Des frais longtemps hors de portée de tout contrôle
Pendant des années, les héritiers découvraient, après un décès, des prélèvements de la part de la banque du défunt, libellés comme frais de succession, sans plafond ni explication détaillée. Le principe — rémunérer les démarches administratives liées au décès — n’était pas contesté en soi. C’est l’opacité tarifaire qui posait problème, avec des écarts considérables selon les établissements, au point d’alimenter l’idée d’une taxation du deuil.
« taxe sur le deuil »
Selon des données citées, entre 2021 et 2024, la facture moyenne supportée par les familles est passée d’environ 233 € à 303 €, soit près de +30 %. Rapportée au volume des successions, cette pratique représentait une manne annuelle évaluée à environ 150 millions d’euros. Surtout, pour une succession de 20 000 €, les frais pouvaient osciller de 80 € à 527,50 € selon la banque, pour un service comparable. Un cas avait choqué en 2021 : 138 € prélevés par La Banque Postale pour la fermeture du Livret A d’un enfant de 9 ans décédé.
Une nouvelle règle du jeu depuis la loi du 13 mai 2025
Ce cadre a basculé avec la loi du 13 mai 2025. Les prélèvements opérés au titre des frais bancaires de succession sont désormais contestables. La mécanique qui avait prospéré dans le flou se voit recadrée : le législateur introduit un droit de regard pour les familles, et met fin à une tarification à géométrie variable qui, jusqu’ici, dépendait presque entièrement de la politique interne de chaque établissement.
Le texte acte également qu’au moins trois situations entraînent une gratuité totale. Le détail de ces cas est encadré par la loi, qui précise quand les banques ne peuvent pas facturer ces opérations liées au décès. L’existence même de ces exemptions, conjuguée à la possibilité de remettre en cause les montants demandés, marque un changement net pour les ayants droit.
Ce que disent les chiffres sur l’ampleur du sujet
| Indicateur | Valeur |
|---|---|
| Hausse moyenne (2021→2024) | 233 € → 303 € (≈ +30 %) |
| Fourchette pour 20 000 € de succession | 80 € à 527,50 € selon la banque |
| Manne annuelle estimée | ≈ 150 M€ |
| Exemple marquant (2021) | 138 € pour fermer un Livret A d’un enfant de 9 ans |
Ces ordres de grandeur illustrent deux réalités : d’une part, une progression sensible de la facture moyenne ces dernières années ; d’autre part, des écarts « intra-marché » difficiles à justifier, à prestations identiques, ce qui alimentait la défiance des consommateurs.
Conséquences pour les clients et pour les banques
Pour les familles, le principal changement tient à la contestabilité des sommes prélevées. Le débat se déplace du terrain du fait accompli vers celui de la justification, avec à la clé la possibilité de faire valoir les cas de gratuité prévus par la loi. Cette évolution remet une partie du pouvoir de négociation dans les mains des ayants droit, au moment où ils en étaient auparavant privés.

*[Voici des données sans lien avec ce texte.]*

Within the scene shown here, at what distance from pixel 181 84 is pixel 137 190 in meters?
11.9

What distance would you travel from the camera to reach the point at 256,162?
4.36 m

Pour les établissements, l’époque où chaque enseigne pouvait afficher une tarification sans borne sur ce dossier est révolue. Les écarts allant de 80 € à plus de 500 € pour un même niveau de succession ne peuvent plus s’imposer sans répondre à des critères opposables et vérifiables. Le cadre légal devient une référence commune à laquelle il faudra se conformer.
Un cadrage attendu sur un sujet sensible
Cette refonte était attendue : l’addition, pour les proches d’un défunt, arrivait souvent à contretemps, dans un contexte émotionnel et administratif lourd. La standardisation des pratiques réduit une source de frictions et renforce la lisibilité des frais. Elle s’accompagne d’une exigence de transparence renforcée sur une facturation qui pesait, en cumulé, plusieurs dizaines de millions d’euros pour les ménages chaque année.
Ce qu’il faut retenir à ce stade
- Les frais bancaires de succession ont fortement progressé et variaient considérablement d’une banque à l’autre.
- Depuis la loi du 13 mai 2025, ces frais sont contestables et des cas de gratuité existent.
- Les données disponibles chiffrent une moyenne passée d’environ 233 € à 303 € entre 2021 et 2024, pour un marché d’environ 150 M€ par an.
Le temps dira dans quelle mesure les barèmes publiés par les établissements convergeront, et comment la mise en œuvre de la loi harmonisera effectivement la facture finale pour les héritiers.